A recent study by Carleton University published in Psychological Sciences shows that having a sense of purpose may add years to your life.
This study tracked the physical and mental health of more than 6,100 Americans between the ages of 20 and 75. Previous research has shown that purposefulness is a strong predictor of longevity, but this is the first time that the impact of purposefulness on mortality rates has been isolated from other influences such as wealth, retirement status and social connectedness.
Over the 14-year period of the study, 9 percent of the test group died. Those still alive scored significantly higher on self-reported purpose in life, a finding that was surprisingly consistent across all age groups.
“Our findings point to the fact that finding a direction for life, and setting overarching goals for what you want to achieve can help you actually live longer, regardless of when you find your purpose,” says lead researcher Dr. Patrick Hill of Carleton University in Canada.
To see these results exemplified in Alaska, one need look no further than former Constitutional Delegate Vic Fischer. He just turned 90 and what did he do to celebrate his birthday? He transformed the occasion of his birthday into a fundraiser for the effort to repeal the oil tax giveaway.
Not missing a chance to keep fighting for the values contained in Alaska’s constitution, Fischer proclaimed, “Today, we are engaged in a second battle for statehood, for control of our own resources. Multinational interests with unlimited resources want to take our oil without meeting the constitutional promise that Alaskans receive the ‘maximum benefit’ from resource development.

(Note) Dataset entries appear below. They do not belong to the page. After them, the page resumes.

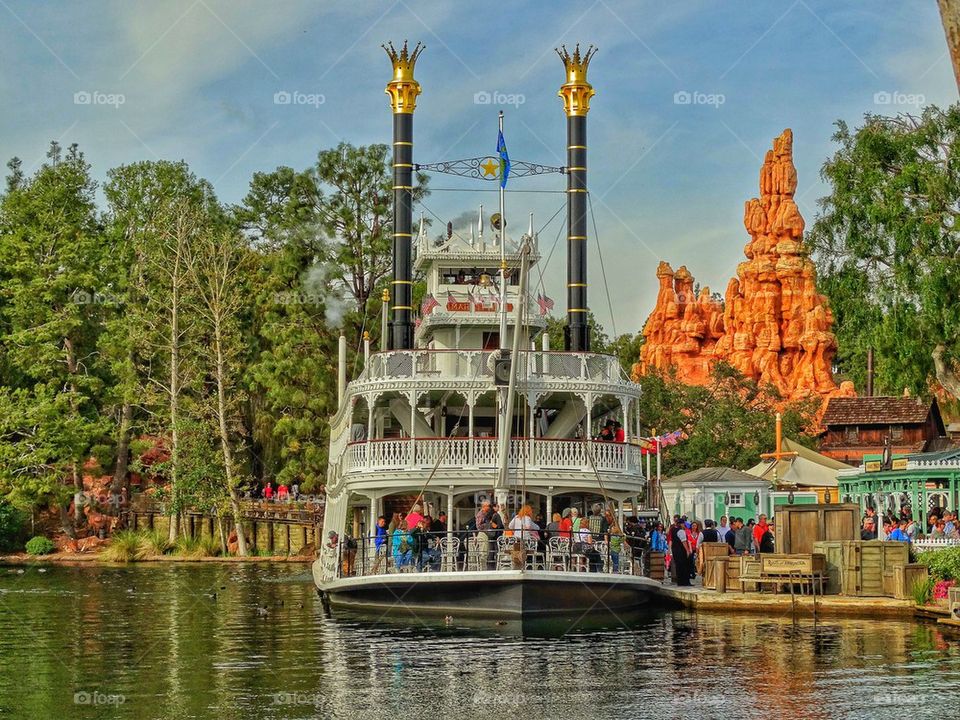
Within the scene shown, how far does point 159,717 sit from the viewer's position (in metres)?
18.0

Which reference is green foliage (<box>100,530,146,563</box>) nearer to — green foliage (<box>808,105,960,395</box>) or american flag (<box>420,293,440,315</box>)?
american flag (<box>420,293,440,315</box>)

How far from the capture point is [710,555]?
31469 mm

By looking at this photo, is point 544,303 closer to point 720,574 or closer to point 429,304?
point 429,304

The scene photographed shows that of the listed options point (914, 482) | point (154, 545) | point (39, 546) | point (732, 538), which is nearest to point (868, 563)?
point (732, 538)

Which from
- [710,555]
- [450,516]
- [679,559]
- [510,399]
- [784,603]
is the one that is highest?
[510,399]

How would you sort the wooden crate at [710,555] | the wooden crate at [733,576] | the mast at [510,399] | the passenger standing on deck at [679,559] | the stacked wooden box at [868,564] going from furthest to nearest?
the passenger standing on deck at [679,559] → the wooden crate at [710,555] → the wooden crate at [733,576] → the stacked wooden box at [868,564] → the mast at [510,399]

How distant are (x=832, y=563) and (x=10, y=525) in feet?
120

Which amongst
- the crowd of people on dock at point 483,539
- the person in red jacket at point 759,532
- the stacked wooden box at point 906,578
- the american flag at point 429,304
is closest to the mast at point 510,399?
the crowd of people on dock at point 483,539

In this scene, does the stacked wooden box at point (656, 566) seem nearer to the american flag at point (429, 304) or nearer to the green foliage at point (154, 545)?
the american flag at point (429, 304)

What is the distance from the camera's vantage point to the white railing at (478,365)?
30.8m

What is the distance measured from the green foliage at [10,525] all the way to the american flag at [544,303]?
94.6ft

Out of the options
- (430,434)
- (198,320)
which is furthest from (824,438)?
(430,434)

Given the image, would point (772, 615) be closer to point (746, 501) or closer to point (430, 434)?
point (430, 434)

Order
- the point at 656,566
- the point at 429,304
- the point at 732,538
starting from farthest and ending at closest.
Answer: the point at 429,304 < the point at 732,538 < the point at 656,566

We can’t afford to go back to the days when we were a colony for wealthy outsiders.”
With this strong sense of purpose, Fischer is well on his way to 100. Those who’ve read his autobiography know that Fischer found his sense of purpose early in life – planning Alaska’s cities as a young adult. According to the longevity study, this too may also be connected to Fisher’s vibrant life as one of Alaska’s elder statesman. Having a sense of purpose was consistently linked to longer life across all age categories, leading Dr. Hill to believe that “the earlier someone comes to a direction for life, the earlier these protective effects may be able to occur.”

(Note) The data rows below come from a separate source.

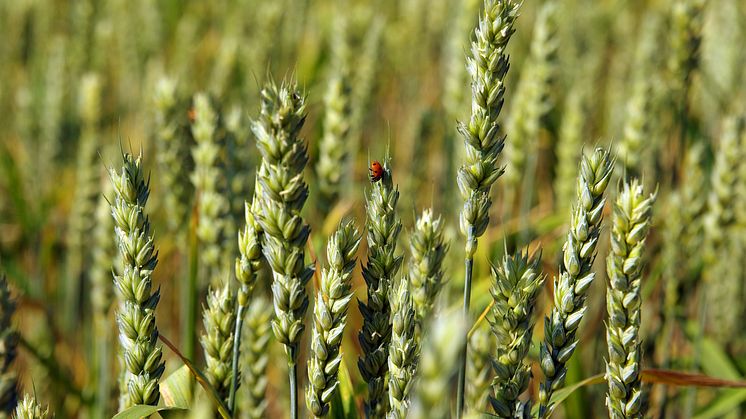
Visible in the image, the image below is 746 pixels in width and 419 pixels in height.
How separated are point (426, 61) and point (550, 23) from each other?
1.97 metres

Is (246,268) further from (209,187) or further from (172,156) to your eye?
(172,156)

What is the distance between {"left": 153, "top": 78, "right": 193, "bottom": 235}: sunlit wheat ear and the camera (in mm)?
2193

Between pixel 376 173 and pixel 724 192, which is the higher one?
pixel 724 192

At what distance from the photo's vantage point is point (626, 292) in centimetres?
119

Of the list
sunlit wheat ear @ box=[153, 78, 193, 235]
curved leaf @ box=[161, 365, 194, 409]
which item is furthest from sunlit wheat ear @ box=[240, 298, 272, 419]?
sunlit wheat ear @ box=[153, 78, 193, 235]

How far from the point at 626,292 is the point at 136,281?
0.76 m

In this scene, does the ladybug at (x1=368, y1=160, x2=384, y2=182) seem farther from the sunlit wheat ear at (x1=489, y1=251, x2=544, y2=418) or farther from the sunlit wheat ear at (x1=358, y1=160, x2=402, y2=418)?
the sunlit wheat ear at (x1=489, y1=251, x2=544, y2=418)

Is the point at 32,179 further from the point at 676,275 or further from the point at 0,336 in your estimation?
the point at 676,275

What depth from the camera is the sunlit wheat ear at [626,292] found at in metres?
1.17

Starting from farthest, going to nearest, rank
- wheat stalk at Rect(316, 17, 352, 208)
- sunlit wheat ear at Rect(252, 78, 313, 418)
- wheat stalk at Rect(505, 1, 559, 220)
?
wheat stalk at Rect(505, 1, 559, 220), wheat stalk at Rect(316, 17, 352, 208), sunlit wheat ear at Rect(252, 78, 313, 418)

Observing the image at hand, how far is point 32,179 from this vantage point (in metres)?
3.39

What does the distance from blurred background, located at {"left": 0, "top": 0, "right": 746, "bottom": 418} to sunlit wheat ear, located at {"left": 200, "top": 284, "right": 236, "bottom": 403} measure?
38 centimetres

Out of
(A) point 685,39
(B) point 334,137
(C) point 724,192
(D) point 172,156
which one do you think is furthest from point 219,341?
(A) point 685,39

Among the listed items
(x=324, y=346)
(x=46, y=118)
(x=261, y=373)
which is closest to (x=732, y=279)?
(x=261, y=373)
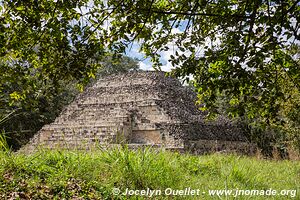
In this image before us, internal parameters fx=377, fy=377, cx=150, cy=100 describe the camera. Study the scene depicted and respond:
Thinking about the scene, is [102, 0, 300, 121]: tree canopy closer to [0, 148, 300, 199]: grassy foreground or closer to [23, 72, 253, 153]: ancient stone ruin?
[0, 148, 300, 199]: grassy foreground

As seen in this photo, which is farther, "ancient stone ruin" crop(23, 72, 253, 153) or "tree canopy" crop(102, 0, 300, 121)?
"ancient stone ruin" crop(23, 72, 253, 153)

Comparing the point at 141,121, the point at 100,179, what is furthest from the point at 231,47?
the point at 141,121

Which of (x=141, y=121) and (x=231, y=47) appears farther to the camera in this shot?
(x=141, y=121)

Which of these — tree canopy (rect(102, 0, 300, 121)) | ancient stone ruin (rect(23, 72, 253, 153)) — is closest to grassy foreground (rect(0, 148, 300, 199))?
tree canopy (rect(102, 0, 300, 121))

Whether or not you agree with Fischer’s politics, he is an example to all. Live your life with purpose and start early.
“Alaska has been a fabulous place to connect to people, to live one’s values, and to be of service to others,” Fischer said. “It has enriched my soul beyond anything I could ever have imagined. And it’s great to still be alive and active, in Alaska.”
Identifying one’s core purposes in life is not always easy. Following one’s purposes may be even more difficult. Yet this self-knowledge, and striving to tap the best within ourselves to reach our purposes, challenges us in ways that bring better personal heath, both mental and physical, and is likely to not only extend your longevity but raise the value of the community in which we live. For people like Vic Fischer, it can lead to making a difference for all of Alaska well in to your nineties.